Un logiciel simplifié crée des réalités virtuelles, où les bulles remplacent les informaticiens.

Les environnements virtuels sont plutôt simples d’utilisation pour les usagers. Il suffit de se plonger dedans et d’y agir comme dans le monde réel. Leur conception, à l’inverse, reste un problème délicat. “Écrire” une réalité virtuelle nécessite un langage complexe, où les mots sont des symboles et la grammaire des algorithmes. Pour parer à ce problème, le Centre européen de réalité virtuelle (Cerv) a mis au point une application, baptisée Mascaret(1), capable de générer des réalités virtuelles à partir de schémas simples.

Depuis septembre 2007, ce logiciel est utilisé par DCNS(2) pour tester la conception d’un nouveau porte-avions. C’est l’aboutissement de quatre ans de collaboration avec le Cerv. « Les experts de DCNS voulaient tester beaucoup de paramètres en peu de temps, explique Ronan Querrec, enseignantchercheur au Cerv. Or, en utilisant du codage informatique, le moindre changement dans la géométrie du bâtiment ou dans le comportement des agents sur le pont aurait demandé plus de deux mois de travail. Et l’intervention d’un informaticien ! »

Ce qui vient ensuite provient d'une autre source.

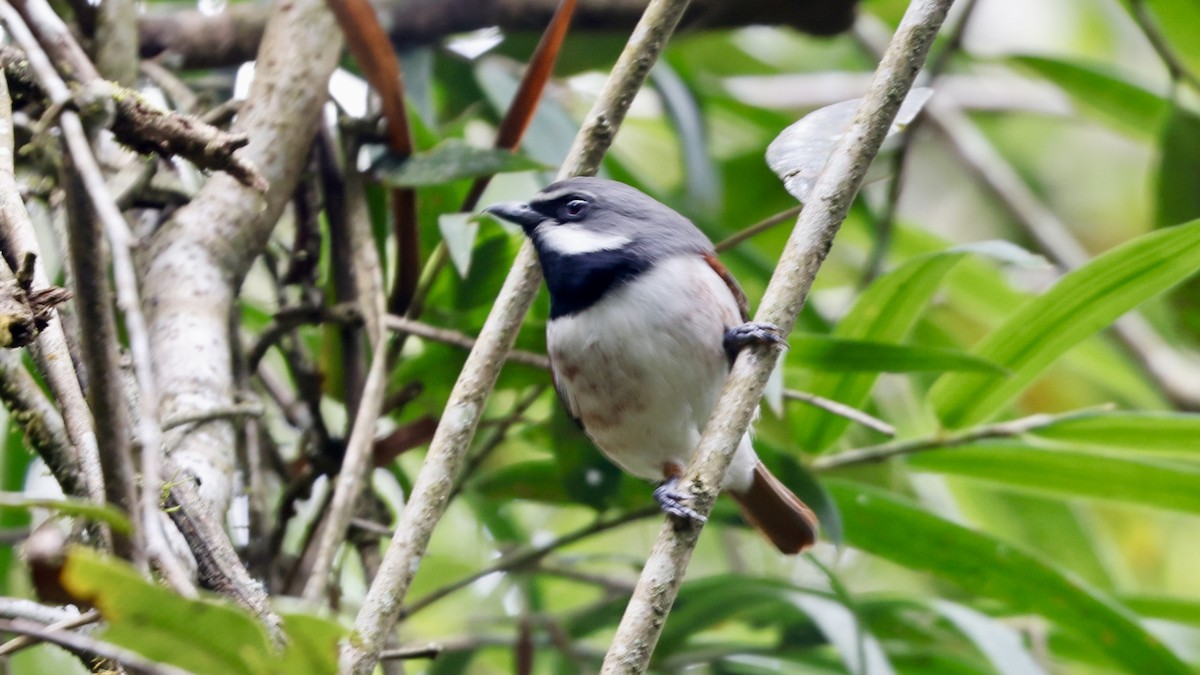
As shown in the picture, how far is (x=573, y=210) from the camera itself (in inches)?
98.7

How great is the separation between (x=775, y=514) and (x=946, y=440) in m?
0.43

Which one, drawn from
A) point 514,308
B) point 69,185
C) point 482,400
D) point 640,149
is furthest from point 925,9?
point 640,149

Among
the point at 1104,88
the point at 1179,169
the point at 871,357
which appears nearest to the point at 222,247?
the point at 871,357

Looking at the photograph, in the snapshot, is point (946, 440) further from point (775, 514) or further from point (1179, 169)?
point (1179, 169)

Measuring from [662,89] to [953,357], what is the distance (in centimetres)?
127

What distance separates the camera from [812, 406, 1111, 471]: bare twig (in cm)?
260

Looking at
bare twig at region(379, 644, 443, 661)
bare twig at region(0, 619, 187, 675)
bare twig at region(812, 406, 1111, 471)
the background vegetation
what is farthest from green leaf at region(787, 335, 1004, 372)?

Encore plus simple d’utilisation

Le logiciel Mascaret comprend un langage simplifié, le langage UML, composé, entre autres, de “bulles” dans lesquelles les actions sont inscrites et de flèches pour signifier les enchaînements. Le personnel de DCNS peut l’utiliser sans difficultés. « Mascaret comprend ces schémas car derrière chaque signe se cache un sens bien précis, qu’il interprète directement, précise Ronan Querrec. Il ne les traduit pas en code informatique. » Ce qui lui permet de s’adapter à n’importe quelle application, pour peu qu’elle soit décomposable en des successions d’actions précises.

Et le projet se poursuit pour rendre l’application Mascaret encore plus simple d’utilisation, qu’elle devienne notamment compatible avec des logiciels de création de réalités virtuelles autres que ceux développés au Cerv. De Mascaret à Solipsis, les logiciels cherchent aujourd’hui à faire sortir la réalité virtuelle des laboratoires d’informatique.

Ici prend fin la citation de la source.